═══ DATA EXCERPTS

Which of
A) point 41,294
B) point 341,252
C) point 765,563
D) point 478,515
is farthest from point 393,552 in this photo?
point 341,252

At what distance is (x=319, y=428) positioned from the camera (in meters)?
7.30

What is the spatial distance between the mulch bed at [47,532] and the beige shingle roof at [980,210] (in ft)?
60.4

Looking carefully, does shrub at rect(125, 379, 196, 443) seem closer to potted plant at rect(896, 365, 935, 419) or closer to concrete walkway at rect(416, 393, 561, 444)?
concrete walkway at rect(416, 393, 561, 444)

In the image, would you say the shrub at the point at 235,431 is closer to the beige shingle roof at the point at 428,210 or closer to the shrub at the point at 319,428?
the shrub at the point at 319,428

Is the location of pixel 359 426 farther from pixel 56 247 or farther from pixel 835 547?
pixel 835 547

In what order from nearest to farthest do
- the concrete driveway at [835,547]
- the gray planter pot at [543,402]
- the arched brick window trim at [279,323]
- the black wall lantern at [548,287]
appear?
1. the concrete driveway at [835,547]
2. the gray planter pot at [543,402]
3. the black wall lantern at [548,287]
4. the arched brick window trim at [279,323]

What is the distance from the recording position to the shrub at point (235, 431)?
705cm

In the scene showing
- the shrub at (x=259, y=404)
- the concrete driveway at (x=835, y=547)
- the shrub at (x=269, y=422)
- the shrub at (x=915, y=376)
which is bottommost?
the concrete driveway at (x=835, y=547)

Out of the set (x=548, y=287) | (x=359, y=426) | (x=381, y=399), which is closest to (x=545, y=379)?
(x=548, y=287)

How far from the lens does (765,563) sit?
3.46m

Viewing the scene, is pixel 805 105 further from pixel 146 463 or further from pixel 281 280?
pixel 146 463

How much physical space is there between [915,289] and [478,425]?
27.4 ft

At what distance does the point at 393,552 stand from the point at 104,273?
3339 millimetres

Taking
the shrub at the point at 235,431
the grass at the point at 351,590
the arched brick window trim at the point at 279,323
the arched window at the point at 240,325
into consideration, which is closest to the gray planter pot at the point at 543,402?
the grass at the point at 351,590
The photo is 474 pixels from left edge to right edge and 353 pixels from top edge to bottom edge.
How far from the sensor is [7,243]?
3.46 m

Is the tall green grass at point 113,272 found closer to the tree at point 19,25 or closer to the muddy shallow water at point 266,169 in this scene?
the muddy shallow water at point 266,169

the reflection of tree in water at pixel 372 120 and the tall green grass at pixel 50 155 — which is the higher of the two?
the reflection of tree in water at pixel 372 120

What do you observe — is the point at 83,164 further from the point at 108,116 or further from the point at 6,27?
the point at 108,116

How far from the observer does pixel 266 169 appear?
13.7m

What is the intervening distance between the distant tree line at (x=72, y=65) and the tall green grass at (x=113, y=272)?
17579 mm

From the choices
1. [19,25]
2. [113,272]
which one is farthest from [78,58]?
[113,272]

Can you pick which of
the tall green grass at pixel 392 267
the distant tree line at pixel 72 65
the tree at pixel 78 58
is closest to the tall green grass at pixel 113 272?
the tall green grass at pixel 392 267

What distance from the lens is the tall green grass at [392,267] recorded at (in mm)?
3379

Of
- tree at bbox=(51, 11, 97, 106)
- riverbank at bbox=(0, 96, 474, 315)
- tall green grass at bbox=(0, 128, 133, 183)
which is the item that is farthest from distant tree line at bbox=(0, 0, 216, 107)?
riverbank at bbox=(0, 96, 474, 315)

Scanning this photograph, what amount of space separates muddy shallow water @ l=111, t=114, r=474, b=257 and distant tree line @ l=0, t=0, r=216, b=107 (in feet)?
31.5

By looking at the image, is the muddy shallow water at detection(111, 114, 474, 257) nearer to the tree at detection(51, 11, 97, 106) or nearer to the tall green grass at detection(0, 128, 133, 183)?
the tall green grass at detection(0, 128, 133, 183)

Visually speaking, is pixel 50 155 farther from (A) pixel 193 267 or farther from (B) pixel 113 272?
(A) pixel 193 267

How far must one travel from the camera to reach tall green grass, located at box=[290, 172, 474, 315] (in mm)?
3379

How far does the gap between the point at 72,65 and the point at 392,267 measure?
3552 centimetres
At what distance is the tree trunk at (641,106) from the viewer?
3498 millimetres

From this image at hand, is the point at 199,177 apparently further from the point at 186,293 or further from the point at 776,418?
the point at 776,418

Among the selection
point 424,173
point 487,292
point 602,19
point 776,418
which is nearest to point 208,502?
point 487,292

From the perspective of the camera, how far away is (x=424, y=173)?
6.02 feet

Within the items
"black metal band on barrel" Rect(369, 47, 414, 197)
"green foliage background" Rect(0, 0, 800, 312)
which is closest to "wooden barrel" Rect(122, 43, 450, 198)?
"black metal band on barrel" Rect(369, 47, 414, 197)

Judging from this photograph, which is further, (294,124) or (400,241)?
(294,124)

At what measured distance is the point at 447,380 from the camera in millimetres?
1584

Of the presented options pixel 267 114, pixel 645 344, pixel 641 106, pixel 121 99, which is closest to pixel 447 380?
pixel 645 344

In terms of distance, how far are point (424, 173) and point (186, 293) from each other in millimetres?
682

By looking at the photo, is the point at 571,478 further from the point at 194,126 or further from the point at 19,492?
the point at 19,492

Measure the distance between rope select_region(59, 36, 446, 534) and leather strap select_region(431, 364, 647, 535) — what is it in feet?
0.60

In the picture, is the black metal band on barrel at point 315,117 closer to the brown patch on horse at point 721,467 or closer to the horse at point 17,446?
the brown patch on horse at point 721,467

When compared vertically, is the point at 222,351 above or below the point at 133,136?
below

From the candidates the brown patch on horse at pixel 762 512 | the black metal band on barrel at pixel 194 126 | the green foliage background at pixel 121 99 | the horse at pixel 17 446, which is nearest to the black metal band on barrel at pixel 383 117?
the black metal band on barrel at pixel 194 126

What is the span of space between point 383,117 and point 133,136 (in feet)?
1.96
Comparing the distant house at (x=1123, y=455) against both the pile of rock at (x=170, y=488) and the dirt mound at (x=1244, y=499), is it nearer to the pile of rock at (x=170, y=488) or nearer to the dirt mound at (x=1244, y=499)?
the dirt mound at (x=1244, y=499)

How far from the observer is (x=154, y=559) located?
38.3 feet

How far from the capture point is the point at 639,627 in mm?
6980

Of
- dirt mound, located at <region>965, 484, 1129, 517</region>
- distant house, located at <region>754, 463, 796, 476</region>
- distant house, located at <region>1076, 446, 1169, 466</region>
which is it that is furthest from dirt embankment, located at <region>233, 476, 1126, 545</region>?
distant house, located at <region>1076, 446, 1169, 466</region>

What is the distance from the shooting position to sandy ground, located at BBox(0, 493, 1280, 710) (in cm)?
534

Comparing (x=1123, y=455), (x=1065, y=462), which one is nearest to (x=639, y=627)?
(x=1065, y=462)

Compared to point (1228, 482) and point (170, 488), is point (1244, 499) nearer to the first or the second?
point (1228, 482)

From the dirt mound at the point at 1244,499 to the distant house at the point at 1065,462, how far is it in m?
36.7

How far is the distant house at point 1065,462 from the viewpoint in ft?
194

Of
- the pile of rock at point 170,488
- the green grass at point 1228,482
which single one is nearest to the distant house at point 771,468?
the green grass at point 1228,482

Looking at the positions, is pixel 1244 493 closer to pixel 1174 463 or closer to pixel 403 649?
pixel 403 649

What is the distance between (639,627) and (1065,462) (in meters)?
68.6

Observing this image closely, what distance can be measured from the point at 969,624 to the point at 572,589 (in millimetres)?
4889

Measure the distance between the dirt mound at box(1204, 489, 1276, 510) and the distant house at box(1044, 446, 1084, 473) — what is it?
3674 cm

══════

§ **TASK REQUIREMENTS**: Rename "mulch bed" to "bark mulch bed" throughout the lines above, and leave everything else unchanged.

§ **EXERCISE SOLUTION**:
Which of
A) point 41,294
B) point 341,252
C) point 765,563
D) point 478,515
is farthest from point 393,552 in this photo?
point 341,252

At what distance is (x=319, y=428) positioned from the camera (in meters)?
7.30

What is the spatial distance between the bark mulch bed at [47,532] and the beige shingle roof at [980,210] (in ft)?
60.4

Looking carefully, does shrub at rect(125, 379, 196, 443) seem closer to potted plant at rect(896, 365, 935, 419) or closer to concrete walkway at rect(416, 393, 561, 444)?
concrete walkway at rect(416, 393, 561, 444)

In the image, would you say the shrub at the point at 235,431 is closer to the beige shingle roof at the point at 428,210 or closer to the shrub at the point at 319,428?
the shrub at the point at 319,428

Is the location of pixel 359 426 farther from pixel 56 247 or farther from pixel 835 547?
pixel 835 547

In what order from nearest to farthest do
- the concrete driveway at [835,547]
- the gray planter pot at [543,402]
- the arched brick window trim at [279,323]
- the black wall lantern at [548,287]
appear?
1. the concrete driveway at [835,547]
2. the gray planter pot at [543,402]
3. the black wall lantern at [548,287]
4. the arched brick window trim at [279,323]

What is the distance from the recording position to the shrub at point (235, 431)?
705cm

In the scene showing
- the shrub at (x=259, y=404)
- the concrete driveway at (x=835, y=547)
- the shrub at (x=269, y=422)
- the shrub at (x=915, y=376)
which is bottommost?
the concrete driveway at (x=835, y=547)

Out of the set (x=548, y=287) | (x=359, y=426) | (x=381, y=399), which is closest to (x=545, y=379)?
(x=548, y=287)

How far from the lens does (765,563) sit?
3.46m

Viewing the scene, is pixel 805 105 further from pixel 146 463 or further from pixel 281 280?
pixel 146 463

How much physical space is there between [915,289] and [478,425]?
27.4 ft

At what distance does the point at 393,552 stand from the point at 104,273?
3339 millimetres

Taking
the shrub at the point at 235,431
the grass at the point at 351,590
the arched brick window trim at the point at 279,323
the arched window at the point at 240,325
into consideration, which is closest to the gray planter pot at the point at 543,402?
the grass at the point at 351,590
The photo is 474 pixels from left edge to right edge and 353 pixels from top edge to bottom edge.
How far from the sensor is [7,243]?
3.46 m

Is the tall green grass at point 113,272 found closer to the tree at point 19,25 or closer to the muddy shallow water at point 266,169 in this scene?
the muddy shallow water at point 266,169

the reflection of tree in water at pixel 372 120 and the tall green grass at pixel 50 155 — which is the higher of the two?
the reflection of tree in water at pixel 372 120

What do you observe — is the point at 83,164 further from the point at 108,116 or further from the point at 6,27?
the point at 108,116

How far from the observer does pixel 266 169 appear?
13.7m

What is the intervening distance between the distant tree line at (x=72, y=65) and the tall green grass at (x=113, y=272)?
17579 mm

From the choices
1. [19,25]
2. [113,272]
which one is farthest from [78,58]?
[113,272]

Can you pick which of
the tall green grass at pixel 392 267
the distant tree line at pixel 72 65
the tree at pixel 78 58
is closest to the tall green grass at pixel 113 272?
the tall green grass at pixel 392 267

What distance from the lens is the tall green grass at [392,267] recorded at (in mm)?
3379

Of
- tree at bbox=(51, 11, 97, 106)
- riverbank at bbox=(0, 96, 474, 315)
- tall green grass at bbox=(0, 128, 133, 183)
which is the item that is farthest from distant tree line at bbox=(0, 0, 216, 107)?
riverbank at bbox=(0, 96, 474, 315)

Scanning this photograph, what amount of space separates muddy shallow water @ l=111, t=114, r=474, b=257 and distant tree line @ l=0, t=0, r=216, b=107 (in feet)?
31.5

By looking at the image, is the muddy shallow water at detection(111, 114, 474, 257) nearer to the tree at detection(51, 11, 97, 106) or nearer to the tall green grass at detection(0, 128, 133, 183)?
the tall green grass at detection(0, 128, 133, 183)

Visually speaking, is pixel 50 155 farther from (A) pixel 193 267 or farther from (B) pixel 113 272?
(A) pixel 193 267

How far must one travel from the camera to reach tall green grass, located at box=[290, 172, 474, 315] (in mm)?
3379

How far does the gap between the point at 72,65 and the point at 392,267 measure?
3552 centimetres
At what distance is the tree trunk at (641,106) from the viewer?
3498 millimetres

From this image at hand, is the point at 199,177 apparently further from the point at 186,293 or further from the point at 776,418?
the point at 776,418

Among the selection
point 424,173
point 487,292
point 602,19
point 776,418
which is nearest to point 208,502?
point 487,292

From the perspective of the camera, how far away is (x=424, y=173)?
6.02 feet

Within the items
"black metal band on barrel" Rect(369, 47, 414, 197)
"green foliage background" Rect(0, 0, 800, 312)
which is closest to "wooden barrel" Rect(122, 43, 450, 198)?
"black metal band on barrel" Rect(369, 47, 414, 197)

Judging from this photograph, which is further, (294,124) or (400,241)?
(294,124)

At what measured distance is the point at 447,380 from the camera in millimetres?
1584

Of the presented options pixel 267 114, pixel 645 344, pixel 641 106, pixel 121 99, which is closest to pixel 447 380?
pixel 645 344

In terms of distance, how far are point (424, 173) and point (186, 293) from each other in millimetres?
682

By looking at the photo, is the point at 571,478 further from the point at 194,126 or further from the point at 19,492?
the point at 19,492

Measure the distance between rope select_region(59, 36, 446, 534) and leather strap select_region(431, 364, 647, 535) — what is it in feet?
0.60

In the picture, is the black metal band on barrel at point 315,117 closer to the brown patch on horse at point 721,467 or closer to the horse at point 17,446?
the brown patch on horse at point 721,467

When compared vertically, is the point at 222,351 above or below the point at 133,136?
below

From the candidates the brown patch on horse at pixel 762 512 | the black metal band on barrel at pixel 194 126 | the green foliage background at pixel 121 99 | the horse at pixel 17 446, which is nearest to the black metal band on barrel at pixel 383 117?
the black metal band on barrel at pixel 194 126

What is the span of space between point 383,117 and point 133,136 (in feet)?
1.96
Comparing the distant house at (x=1123, y=455) against both the pile of rock at (x=170, y=488) and the dirt mound at (x=1244, y=499), is it nearer to the pile of rock at (x=170, y=488) or nearer to the dirt mound at (x=1244, y=499)?
the dirt mound at (x=1244, y=499)

How far from the observer is (x=154, y=559) located?
38.3 feet

How far from the capture point is the point at 639,627 in mm?
6980

Of
- dirt mound, located at <region>965, 484, 1129, 517</region>
- distant house, located at <region>754, 463, 796, 476</region>
- distant house, located at <region>1076, 446, 1169, 466</region>
which is it that is furthest from dirt embankment, located at <region>233, 476, 1126, 545</region>?
distant house, located at <region>1076, 446, 1169, 466</region>

What is the distance from the shooting position to sandy ground, located at BBox(0, 493, 1280, 710) (in cm)?
534

Comparing (x=1123, y=455), (x=1065, y=462), which one is nearest to (x=639, y=627)?
(x=1065, y=462)

Compared to point (1228, 482) and point (170, 488), is point (1244, 499) nearer to the first or the second?
point (1228, 482)

From the dirt mound at the point at 1244,499 to the distant house at the point at 1065,462, how far is it in m?
36.7

How far is the distant house at point 1065,462 from the viewpoint in ft?
194

Of
- the pile of rock at point 170,488
- the green grass at point 1228,482
which single one is nearest to the distant house at point 771,468?
the green grass at point 1228,482

Looking at the positions, is pixel 1244 493 closer to pixel 1174 463 or closer to pixel 403 649?
pixel 403 649

What is the distance between (639,627) and (1065,462) (in meters)?
68.6

Observing this image closely, what distance can be measured from the point at 969,624 to the point at 572,589 (in millimetres)?
4889

Measure the distance between the dirt mound at box(1204, 489, 1276, 510) and the distant house at box(1044, 446, 1084, 473) — what is it?
3674 cm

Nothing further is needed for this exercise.